■ Problem ■
In the forum thread about ceremony start times, what time should go on the invitation for a 6:00 ceremony, according to the venue's advice?

■ Extracted text ■

New Jersey

30 Minute Rule for Ceremony Time?

We're having our ceremony at the same location as our reception; the guy at the venue told me whatever time I want my ceremony to start, to put 30 minutes earlier as the time on the invitation.

So, if I want my ceremony to start at 6:00, I should put 5:30 on the invitation.

Is that correct or should I put the actual ceremony start time (6:00) on the invitation? 

Re: 30 Minute Rule for Ceremony Time?

  • edited December 2011
    Put the actual time - your guests will not want to be there 1/2 hour early.  You can walk down "late."  Sometimes you can't help people being late. 
  • edited December 2011
    Honesty, I was told by my minister to put 1/2 before (i REFUSED to walk down late or have a person I wanted to hit because they were late) i regretted it, and have been slammed on here for doing it lol...put actually. (I was married at the venue as well)
  • leah2bleah2b member
    500 Comments
    edited December 2011
    put the time of.  If people are late, that's their problem for not being timely.
  • edited December 2011
    Why would someone tell you to do that? That's just so odd to me. A friend of mine did it and I thought it was strange then too. Because she and I are the types of people to actually run late... Well, she did and her guests were there for an hour with nothing to do before the ceremony. Put the actual time and shoot to actually be on time - if you are, great. If not, oh well. You're the bride and can be a few minutes behind.
  • rachaelb16rachaelb16 member
    100 Comments
    edited December 2011

    Put the actual time.  People like me will be there 30 minutes before the time on the invite.  I would be annoyed to sit for an hour before the wedding started, especially if I found out the invite didn't have the actual start time.  If people are late that is their problem.

■ Given data ■
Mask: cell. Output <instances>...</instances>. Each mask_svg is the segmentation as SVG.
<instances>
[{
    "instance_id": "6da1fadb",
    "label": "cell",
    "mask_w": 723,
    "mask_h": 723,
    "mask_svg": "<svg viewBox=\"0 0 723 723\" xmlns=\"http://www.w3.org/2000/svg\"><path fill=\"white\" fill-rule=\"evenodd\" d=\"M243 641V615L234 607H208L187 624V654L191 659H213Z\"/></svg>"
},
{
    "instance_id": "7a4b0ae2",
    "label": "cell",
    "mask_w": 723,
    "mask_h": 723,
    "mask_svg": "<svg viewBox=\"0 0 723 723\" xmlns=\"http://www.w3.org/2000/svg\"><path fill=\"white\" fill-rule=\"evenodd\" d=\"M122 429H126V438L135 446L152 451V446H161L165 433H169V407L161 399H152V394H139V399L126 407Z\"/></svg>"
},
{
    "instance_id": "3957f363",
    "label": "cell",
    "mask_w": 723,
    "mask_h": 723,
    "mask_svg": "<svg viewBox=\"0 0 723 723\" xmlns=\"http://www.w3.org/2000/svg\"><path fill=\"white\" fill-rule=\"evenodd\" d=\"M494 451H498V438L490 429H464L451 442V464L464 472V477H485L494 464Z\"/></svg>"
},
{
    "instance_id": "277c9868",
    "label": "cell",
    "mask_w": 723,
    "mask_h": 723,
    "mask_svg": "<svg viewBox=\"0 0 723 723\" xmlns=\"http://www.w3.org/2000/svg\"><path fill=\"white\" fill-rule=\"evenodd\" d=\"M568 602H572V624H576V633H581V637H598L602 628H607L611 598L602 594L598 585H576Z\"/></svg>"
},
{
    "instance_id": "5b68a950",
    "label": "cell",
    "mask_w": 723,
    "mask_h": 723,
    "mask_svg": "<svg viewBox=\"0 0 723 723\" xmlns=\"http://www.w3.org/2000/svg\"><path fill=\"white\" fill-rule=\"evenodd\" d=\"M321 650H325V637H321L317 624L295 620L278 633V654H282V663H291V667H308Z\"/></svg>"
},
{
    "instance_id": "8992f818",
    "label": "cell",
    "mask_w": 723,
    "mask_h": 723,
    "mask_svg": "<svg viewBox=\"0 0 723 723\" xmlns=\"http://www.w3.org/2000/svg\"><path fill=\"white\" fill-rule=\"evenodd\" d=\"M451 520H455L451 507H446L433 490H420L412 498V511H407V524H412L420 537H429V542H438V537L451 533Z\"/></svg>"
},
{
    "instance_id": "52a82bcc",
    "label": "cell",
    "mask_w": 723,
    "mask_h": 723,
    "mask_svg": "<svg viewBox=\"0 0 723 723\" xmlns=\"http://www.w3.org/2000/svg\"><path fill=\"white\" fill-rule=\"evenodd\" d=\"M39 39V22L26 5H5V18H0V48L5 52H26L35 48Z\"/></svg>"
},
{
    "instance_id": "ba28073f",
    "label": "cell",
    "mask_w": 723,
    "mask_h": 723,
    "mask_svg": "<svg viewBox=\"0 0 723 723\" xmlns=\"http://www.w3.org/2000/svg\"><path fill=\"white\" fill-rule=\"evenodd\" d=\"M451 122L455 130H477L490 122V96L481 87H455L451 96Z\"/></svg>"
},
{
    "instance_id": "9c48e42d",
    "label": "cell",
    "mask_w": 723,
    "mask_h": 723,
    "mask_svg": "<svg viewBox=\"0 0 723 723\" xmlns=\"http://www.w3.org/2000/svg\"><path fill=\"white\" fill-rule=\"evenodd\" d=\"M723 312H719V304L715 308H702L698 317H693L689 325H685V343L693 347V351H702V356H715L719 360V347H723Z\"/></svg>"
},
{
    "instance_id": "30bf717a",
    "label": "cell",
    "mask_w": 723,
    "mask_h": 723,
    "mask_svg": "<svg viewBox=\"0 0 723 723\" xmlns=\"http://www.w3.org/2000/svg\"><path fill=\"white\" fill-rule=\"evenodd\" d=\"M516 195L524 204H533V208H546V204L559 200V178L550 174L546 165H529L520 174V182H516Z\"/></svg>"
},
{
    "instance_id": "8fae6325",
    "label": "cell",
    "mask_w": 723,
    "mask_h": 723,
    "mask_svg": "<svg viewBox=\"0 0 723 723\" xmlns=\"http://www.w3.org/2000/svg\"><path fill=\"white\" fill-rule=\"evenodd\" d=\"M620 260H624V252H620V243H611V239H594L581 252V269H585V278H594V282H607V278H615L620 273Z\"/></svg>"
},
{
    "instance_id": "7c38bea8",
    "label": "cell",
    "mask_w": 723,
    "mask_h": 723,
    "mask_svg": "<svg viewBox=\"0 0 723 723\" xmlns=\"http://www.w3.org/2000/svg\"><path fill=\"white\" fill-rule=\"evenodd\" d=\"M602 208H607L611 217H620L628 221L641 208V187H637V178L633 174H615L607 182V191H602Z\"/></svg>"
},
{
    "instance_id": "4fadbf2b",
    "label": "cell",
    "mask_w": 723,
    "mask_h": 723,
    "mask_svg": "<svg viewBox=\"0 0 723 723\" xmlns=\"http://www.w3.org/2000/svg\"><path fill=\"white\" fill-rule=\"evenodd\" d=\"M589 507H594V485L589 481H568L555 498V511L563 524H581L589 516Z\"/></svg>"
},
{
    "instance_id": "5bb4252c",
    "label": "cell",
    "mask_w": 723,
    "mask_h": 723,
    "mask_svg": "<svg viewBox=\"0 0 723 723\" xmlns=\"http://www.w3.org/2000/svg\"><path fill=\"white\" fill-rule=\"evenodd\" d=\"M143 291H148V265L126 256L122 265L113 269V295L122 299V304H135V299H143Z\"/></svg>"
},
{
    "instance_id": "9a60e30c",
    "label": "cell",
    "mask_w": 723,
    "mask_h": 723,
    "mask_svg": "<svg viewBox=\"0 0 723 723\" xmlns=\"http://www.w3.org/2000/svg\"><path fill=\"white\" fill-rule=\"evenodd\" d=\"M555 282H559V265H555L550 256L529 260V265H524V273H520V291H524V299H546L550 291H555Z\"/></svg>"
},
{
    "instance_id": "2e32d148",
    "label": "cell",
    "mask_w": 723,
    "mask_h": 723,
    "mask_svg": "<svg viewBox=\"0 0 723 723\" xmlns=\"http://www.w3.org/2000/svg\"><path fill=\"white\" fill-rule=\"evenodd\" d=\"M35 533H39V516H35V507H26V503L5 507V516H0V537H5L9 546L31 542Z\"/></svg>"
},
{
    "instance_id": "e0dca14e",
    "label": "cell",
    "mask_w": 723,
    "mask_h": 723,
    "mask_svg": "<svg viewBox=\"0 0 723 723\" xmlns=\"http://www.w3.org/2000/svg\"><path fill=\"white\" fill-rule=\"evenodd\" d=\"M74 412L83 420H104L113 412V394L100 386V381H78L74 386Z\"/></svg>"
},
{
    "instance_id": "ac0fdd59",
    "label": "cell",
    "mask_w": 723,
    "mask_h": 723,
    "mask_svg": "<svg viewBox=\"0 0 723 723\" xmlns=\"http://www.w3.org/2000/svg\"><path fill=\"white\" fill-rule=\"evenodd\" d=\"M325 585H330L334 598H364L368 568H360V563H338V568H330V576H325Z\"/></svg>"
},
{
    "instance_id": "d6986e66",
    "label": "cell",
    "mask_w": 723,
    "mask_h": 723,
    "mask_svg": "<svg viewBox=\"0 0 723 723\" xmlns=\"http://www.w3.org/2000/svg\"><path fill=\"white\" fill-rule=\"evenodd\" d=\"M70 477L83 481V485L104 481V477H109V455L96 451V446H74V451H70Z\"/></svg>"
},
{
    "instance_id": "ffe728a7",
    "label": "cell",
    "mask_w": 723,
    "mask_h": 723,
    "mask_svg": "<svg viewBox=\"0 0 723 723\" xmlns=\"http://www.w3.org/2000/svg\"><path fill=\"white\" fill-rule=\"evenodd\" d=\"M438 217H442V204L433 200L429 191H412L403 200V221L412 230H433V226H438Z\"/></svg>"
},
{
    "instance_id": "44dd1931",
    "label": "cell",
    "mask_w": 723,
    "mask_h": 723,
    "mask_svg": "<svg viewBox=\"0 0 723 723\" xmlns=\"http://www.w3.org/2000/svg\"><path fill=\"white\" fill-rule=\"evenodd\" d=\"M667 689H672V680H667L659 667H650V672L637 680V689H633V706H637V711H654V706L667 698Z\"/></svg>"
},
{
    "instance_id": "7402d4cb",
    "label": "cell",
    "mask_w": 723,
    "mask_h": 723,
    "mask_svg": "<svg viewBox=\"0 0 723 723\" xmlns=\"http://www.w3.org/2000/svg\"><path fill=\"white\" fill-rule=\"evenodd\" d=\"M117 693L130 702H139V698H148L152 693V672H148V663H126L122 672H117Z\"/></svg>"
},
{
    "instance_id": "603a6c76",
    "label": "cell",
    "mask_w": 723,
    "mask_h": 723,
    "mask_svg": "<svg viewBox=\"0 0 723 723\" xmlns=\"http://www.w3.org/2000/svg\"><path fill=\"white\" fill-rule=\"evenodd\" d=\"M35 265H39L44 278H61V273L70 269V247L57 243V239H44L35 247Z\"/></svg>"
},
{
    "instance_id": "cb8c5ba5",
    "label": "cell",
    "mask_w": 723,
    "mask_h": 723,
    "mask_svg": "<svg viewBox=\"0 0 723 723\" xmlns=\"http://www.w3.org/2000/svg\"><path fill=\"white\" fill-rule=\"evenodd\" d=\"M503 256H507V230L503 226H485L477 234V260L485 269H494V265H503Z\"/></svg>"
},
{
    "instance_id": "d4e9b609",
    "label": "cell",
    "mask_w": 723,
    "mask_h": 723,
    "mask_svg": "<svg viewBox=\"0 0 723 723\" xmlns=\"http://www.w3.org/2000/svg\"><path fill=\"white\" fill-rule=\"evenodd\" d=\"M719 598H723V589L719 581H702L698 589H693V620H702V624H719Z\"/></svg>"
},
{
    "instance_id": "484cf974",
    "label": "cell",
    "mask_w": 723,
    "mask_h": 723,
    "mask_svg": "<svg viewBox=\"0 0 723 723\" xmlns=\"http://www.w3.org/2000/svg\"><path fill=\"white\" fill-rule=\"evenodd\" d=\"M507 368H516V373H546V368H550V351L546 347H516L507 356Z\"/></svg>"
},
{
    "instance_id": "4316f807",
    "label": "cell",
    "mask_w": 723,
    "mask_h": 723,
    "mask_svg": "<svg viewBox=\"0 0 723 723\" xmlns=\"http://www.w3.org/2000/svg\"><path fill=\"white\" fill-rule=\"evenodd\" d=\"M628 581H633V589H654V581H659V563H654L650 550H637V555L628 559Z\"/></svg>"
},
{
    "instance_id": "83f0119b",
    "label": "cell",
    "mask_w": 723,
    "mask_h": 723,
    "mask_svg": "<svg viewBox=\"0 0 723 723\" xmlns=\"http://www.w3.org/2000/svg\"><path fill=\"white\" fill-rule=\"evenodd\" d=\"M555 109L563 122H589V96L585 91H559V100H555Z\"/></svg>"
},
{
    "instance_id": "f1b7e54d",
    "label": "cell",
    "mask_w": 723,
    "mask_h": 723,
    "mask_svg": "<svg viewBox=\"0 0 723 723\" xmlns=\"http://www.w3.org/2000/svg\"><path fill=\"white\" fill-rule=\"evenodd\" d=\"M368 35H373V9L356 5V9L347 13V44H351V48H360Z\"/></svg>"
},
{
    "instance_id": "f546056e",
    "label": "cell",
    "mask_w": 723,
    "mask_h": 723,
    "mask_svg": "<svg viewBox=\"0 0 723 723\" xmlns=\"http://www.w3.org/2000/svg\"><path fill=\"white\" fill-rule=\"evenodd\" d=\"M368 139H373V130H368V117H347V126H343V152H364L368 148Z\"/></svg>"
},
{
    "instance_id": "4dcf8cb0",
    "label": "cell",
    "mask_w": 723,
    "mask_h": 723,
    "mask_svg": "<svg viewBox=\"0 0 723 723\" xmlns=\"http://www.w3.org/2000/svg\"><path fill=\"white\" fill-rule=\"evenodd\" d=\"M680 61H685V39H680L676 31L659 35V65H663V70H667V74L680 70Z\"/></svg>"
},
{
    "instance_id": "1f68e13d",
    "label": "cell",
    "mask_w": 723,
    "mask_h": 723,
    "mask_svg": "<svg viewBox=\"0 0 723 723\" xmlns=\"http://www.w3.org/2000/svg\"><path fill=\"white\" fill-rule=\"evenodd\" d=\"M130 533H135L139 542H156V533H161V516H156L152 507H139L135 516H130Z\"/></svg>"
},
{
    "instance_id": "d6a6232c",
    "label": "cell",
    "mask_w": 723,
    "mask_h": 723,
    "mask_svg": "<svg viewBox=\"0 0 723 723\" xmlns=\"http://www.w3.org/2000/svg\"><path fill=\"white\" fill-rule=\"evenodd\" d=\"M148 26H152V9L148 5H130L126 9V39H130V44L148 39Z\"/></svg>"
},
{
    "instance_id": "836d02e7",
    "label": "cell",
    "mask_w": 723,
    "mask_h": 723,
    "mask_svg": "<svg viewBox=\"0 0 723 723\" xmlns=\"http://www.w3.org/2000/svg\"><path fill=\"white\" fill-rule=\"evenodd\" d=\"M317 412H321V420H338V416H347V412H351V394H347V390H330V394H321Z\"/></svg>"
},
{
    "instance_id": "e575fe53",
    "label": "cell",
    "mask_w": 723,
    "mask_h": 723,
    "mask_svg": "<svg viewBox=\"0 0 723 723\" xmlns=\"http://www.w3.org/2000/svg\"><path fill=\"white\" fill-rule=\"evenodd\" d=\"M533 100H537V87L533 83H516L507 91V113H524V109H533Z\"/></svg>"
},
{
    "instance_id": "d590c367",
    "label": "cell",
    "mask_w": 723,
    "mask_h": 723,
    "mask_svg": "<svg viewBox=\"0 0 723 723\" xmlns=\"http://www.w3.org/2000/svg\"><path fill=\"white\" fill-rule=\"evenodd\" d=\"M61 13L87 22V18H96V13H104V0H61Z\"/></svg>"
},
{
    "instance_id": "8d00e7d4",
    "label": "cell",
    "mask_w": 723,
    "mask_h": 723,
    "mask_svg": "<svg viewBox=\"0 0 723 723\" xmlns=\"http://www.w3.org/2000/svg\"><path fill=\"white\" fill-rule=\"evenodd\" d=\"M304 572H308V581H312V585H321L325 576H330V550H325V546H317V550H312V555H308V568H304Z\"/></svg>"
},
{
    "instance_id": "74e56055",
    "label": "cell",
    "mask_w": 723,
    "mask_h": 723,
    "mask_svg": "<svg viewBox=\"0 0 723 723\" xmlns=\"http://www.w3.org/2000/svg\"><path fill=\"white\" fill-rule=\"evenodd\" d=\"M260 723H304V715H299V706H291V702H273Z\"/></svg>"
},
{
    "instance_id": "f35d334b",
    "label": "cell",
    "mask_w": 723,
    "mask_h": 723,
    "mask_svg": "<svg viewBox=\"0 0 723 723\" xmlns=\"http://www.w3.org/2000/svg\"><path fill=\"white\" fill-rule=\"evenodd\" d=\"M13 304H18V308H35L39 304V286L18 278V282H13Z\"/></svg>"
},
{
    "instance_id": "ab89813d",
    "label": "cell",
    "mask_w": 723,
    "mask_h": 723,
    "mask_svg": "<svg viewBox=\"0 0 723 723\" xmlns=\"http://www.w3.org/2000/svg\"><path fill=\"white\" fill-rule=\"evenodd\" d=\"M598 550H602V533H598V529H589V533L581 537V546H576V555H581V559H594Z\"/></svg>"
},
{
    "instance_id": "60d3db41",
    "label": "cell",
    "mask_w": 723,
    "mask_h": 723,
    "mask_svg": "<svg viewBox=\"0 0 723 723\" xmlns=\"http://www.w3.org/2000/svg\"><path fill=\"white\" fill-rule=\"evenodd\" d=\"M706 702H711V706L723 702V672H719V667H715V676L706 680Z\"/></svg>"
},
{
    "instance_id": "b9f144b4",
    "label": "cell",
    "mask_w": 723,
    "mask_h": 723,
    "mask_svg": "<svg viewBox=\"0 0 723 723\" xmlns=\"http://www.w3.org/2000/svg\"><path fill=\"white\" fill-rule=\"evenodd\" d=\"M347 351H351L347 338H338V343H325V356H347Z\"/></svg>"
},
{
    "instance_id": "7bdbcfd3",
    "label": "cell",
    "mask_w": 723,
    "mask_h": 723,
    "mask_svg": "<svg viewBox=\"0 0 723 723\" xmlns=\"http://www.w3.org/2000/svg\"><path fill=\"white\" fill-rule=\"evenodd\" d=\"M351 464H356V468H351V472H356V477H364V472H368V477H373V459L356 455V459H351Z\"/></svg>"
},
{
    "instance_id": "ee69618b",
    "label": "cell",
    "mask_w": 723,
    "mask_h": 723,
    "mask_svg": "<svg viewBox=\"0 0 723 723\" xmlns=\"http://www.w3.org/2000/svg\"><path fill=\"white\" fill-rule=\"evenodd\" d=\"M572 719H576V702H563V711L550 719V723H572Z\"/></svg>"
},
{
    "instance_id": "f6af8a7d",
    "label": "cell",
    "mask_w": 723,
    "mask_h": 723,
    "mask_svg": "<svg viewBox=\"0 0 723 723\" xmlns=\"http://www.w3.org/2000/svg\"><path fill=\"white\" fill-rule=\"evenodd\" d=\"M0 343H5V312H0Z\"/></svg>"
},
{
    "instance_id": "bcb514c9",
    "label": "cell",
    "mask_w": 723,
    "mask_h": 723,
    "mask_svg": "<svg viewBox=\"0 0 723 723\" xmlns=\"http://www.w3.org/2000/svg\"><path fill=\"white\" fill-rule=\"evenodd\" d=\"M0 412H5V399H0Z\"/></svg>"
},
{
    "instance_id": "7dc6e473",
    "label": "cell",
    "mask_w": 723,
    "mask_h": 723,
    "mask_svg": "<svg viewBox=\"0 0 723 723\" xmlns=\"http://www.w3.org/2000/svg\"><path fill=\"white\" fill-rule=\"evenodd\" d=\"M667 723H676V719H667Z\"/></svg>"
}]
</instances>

■ Written answer ■
5:30